初代の橋梁が架けられたのは、昭和2年(1927)。日本国有鉄道最初の、2ヒンジスパンドレル・ブレースド・バランスドアーチと呼ばれる鋼製アーチ橋でした。水面からレール面までの高さは約62m。同じ九州の宮崎県高千穂鉄道高千穂橋梁が昭和47年(1972)に完成するまで、長きに渡って日本一の高さを誇っていました。
渓谷は、切り立った絶壁で、その険しさと深さに驚嘆させられます。
張り出し工法と
3万9,986本のリベット接合
両側の橋は谷の斜面に組まれた足場の上で架設し、中央部は足場を用いずに、両側から釣竿を伸ばすように跳ね出して行き、中央で閉合するという、日本で最初に用いられた「張り出し工法」で架けられました。部材はリベットで接合され、その数は3万9,986本にものぼりました。
鉄道省時代の技術陣の革新と意気込みが感じられるその姿は、残された数少ない戦前の橋梁として、時代を越えて人びとを魅了してきました。
色、形はそのままに
耐震性を備え蘇った橋梁
しかし、平成28年(2016)4月に発生した熊本地震によって、南阿蘇鉄道も甚大な被害を受けます。第一白川橋梁は、多くの部材が座屈、変形、破断を起こし、撤去、架け替えを余儀なくされました。

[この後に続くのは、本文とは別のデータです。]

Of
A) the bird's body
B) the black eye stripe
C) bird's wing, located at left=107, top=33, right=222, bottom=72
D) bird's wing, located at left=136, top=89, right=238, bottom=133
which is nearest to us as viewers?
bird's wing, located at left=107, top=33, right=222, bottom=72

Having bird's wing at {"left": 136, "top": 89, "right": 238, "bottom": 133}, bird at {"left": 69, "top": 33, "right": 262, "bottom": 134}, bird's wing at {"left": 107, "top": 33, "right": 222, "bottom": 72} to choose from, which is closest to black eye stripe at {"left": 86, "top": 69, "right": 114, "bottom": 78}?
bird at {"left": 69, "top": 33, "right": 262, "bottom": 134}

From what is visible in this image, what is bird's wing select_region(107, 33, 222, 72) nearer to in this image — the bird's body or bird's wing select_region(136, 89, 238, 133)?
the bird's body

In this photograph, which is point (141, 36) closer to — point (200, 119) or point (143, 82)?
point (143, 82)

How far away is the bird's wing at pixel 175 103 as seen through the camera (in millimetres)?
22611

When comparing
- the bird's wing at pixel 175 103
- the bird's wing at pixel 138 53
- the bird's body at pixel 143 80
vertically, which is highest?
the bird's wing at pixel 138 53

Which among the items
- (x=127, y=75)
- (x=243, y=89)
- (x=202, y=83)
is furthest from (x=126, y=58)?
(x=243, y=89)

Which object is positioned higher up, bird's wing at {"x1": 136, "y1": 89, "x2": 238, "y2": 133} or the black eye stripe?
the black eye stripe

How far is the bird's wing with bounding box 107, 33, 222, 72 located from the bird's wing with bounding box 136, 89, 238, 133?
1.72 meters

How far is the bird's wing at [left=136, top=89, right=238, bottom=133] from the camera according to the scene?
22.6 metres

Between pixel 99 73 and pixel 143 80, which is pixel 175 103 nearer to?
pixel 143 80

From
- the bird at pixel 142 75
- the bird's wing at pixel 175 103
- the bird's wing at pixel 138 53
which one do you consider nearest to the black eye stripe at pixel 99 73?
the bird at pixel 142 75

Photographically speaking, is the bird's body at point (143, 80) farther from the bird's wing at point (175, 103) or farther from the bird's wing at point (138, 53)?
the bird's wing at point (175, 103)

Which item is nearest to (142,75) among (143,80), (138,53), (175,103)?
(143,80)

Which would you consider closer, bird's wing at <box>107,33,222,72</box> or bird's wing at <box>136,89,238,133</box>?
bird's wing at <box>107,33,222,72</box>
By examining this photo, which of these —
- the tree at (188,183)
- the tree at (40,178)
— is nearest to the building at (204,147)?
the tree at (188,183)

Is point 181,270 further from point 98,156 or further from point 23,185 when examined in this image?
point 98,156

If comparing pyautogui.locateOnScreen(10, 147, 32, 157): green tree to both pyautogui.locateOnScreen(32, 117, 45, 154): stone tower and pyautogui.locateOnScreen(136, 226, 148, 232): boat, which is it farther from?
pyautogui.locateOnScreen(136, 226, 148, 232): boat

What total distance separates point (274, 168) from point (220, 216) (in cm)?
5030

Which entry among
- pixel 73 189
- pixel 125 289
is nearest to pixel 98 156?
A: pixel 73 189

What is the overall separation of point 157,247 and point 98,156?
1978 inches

解体は、地盤の歪み、変形による未知の引重力と衝撃的な変位の可能性がある難工事となりました。初代の形や色、稀少な2 ヒンジスパンドレル・ブレースド・バランスドアーチの構造を受け継ぎながら、耐震構造や強度、安全性を向上させた設計、施工のもと、震災から7年経った令和5年(2023)3月、新しい第一白川橋梁が完成しました。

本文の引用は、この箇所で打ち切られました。